Open raghu999 opened 4 years ago
@raghu999 great question! Vector's schema assumptions are currently very simple. Common fields names can be controlled via the global log_schema
options. Outside of that, your best bet is to use the rename_fields
transform to match that schema for your data.
But I really like the idea of Vector defining a more explicit schema around all fields. Specifically, the fields added in transforms like ec2_metadata
and geoip
. All of that should be customizable in a global sense.
Our current pipeline also tries to comply to ECS before writing data to elasticsearch.

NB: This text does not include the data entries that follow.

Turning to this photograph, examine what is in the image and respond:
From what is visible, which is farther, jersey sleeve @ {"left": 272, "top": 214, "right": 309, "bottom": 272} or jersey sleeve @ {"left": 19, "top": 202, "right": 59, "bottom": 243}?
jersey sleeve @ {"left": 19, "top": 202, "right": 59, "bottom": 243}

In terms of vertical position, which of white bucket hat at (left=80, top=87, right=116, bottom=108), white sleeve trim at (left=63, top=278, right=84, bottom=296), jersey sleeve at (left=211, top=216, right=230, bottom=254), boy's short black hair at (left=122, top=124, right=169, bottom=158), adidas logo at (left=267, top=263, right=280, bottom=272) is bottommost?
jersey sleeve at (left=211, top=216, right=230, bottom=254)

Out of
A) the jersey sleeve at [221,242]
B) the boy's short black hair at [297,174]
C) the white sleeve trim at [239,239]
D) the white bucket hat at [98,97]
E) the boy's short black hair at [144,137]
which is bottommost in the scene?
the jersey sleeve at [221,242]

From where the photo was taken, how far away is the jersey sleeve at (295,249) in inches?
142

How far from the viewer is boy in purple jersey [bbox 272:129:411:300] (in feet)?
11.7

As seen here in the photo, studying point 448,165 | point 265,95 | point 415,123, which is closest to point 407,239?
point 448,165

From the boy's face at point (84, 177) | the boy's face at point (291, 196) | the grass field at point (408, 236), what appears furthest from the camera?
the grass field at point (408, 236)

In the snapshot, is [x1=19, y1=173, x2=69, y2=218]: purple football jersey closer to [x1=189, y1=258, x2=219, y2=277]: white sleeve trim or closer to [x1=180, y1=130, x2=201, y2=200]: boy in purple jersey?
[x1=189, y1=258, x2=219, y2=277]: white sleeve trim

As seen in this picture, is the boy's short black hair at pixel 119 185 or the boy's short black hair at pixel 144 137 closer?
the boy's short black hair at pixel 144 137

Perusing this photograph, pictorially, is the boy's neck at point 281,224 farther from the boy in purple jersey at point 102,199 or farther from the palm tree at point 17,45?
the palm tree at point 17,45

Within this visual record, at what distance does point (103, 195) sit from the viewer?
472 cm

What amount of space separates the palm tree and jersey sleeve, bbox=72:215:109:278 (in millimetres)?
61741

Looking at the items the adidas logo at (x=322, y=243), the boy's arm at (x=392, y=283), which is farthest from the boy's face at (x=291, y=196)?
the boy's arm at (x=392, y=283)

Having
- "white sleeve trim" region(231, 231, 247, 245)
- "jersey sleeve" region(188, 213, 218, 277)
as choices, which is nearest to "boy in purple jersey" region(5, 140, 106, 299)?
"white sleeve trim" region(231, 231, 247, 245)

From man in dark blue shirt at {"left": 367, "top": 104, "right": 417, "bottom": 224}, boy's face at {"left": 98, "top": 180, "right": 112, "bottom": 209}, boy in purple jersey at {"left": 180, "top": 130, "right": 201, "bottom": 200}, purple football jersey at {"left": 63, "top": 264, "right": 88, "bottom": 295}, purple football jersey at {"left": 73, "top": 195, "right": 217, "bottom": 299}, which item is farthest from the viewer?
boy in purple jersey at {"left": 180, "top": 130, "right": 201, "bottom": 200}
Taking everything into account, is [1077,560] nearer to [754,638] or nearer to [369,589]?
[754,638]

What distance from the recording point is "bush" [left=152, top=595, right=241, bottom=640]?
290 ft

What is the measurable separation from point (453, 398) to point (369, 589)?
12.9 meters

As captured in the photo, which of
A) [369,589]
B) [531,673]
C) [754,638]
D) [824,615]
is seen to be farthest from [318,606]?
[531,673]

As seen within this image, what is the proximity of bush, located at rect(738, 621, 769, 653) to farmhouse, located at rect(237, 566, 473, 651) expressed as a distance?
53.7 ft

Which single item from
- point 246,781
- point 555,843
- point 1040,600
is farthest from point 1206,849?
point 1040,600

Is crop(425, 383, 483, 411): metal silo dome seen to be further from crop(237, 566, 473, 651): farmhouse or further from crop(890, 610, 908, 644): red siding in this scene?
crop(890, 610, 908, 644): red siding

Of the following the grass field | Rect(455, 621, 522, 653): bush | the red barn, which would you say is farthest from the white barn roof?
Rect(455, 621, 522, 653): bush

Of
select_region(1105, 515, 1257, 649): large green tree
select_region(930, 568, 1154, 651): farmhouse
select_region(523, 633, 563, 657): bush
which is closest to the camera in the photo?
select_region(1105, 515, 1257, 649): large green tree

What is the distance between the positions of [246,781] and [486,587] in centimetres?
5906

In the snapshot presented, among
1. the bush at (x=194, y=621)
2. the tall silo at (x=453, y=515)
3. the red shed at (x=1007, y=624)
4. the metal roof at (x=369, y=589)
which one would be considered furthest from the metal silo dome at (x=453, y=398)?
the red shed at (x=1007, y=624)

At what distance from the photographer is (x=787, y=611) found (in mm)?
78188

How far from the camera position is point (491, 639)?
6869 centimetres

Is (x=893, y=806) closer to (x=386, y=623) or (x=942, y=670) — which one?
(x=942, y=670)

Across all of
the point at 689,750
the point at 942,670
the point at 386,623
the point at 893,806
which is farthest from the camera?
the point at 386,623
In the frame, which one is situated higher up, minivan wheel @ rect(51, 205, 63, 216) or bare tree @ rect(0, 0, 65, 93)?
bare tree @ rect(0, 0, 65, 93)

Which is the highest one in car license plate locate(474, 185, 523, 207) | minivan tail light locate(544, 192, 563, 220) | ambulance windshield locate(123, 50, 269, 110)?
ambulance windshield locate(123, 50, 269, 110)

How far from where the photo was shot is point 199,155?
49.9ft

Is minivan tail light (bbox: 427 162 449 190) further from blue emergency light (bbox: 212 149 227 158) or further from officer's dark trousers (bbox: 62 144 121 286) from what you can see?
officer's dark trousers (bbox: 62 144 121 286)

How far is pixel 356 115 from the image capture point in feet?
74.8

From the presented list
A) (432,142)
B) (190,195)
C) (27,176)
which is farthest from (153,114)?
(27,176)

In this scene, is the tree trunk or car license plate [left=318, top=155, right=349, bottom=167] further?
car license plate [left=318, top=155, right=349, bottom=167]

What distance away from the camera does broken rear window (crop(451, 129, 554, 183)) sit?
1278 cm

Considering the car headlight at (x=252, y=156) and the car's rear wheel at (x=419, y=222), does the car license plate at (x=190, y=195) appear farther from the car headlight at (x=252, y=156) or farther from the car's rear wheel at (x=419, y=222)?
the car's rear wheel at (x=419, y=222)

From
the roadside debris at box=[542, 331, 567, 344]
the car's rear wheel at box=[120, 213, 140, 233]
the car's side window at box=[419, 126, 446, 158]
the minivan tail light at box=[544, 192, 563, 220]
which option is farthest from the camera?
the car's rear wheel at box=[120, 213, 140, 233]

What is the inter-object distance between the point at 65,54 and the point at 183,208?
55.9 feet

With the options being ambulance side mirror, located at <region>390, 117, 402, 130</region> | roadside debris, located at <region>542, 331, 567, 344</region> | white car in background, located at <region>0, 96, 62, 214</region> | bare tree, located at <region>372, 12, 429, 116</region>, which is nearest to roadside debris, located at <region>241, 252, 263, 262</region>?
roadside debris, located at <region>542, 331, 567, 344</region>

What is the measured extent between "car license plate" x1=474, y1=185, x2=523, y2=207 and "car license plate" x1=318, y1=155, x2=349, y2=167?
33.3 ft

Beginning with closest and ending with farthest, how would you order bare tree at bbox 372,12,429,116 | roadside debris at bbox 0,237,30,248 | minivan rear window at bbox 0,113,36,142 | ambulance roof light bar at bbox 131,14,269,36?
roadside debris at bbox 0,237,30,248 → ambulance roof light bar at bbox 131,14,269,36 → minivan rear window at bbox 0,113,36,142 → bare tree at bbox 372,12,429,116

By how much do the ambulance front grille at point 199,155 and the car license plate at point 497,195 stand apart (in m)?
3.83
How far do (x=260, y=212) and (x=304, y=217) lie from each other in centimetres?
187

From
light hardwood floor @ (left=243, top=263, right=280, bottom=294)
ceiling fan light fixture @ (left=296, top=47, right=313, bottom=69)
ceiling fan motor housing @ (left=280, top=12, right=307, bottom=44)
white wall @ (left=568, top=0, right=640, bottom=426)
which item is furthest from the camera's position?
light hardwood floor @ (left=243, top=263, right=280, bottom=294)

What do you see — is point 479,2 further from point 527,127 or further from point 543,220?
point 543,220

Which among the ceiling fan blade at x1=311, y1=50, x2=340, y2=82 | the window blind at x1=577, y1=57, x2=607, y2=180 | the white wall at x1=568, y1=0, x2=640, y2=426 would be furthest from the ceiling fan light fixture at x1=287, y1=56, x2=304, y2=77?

Considering the following log message, our pipeline looks like this:
2020-13-10T10:01:23Z - 12345 - INFO - My.Namespace.Component || My log message
A first regex_parser
stage will extract individual parts (raw) from the log message. After parsing, the LogEvent
will look like this:
Field | Value |
---|---|
log_timestamp | 2020-13-10T10:01:23Z |
log_thread_id | 12345 |
log_level | INFO |
log_logger | My.Namespace.Component |
log_message | My log message |
We then use a combination of rename_fields and lua transforms (to parse the thread id and timestamp) to rename the fields according to ECS.
Our final LogEvent
will look like this
Field | Value | |
---|---|---|
@timestamp | 2020-13-10T10:01:23Z | |
process.thread.id | 12345 | |
log.level | INFO | |
log.logger | My.Namespace.Component | |
message | My log message | |
host.name | node01 | |
log.original | 2020-13-10T10:01:23Z - 12345 - INFO - My.Namespace.Component | My log message |
Hope that helps
Thanks, @oktal, that's helpful. We are actively outlining first-class support for schemas like ECS. We hope to get the initial versions out this quarter (#3910). It'll likely start with more control over field mapping at the source and sink level and then progress into formal support for the schemas.
https://github.com/ypid/event-processing-framework (modular config for Vector) has extensive support for ECS. Especially things like syslog should have good coverage.
Hi Vector team, general question how can we add Elastic Common Schema for vector data before writing to elasticsearch.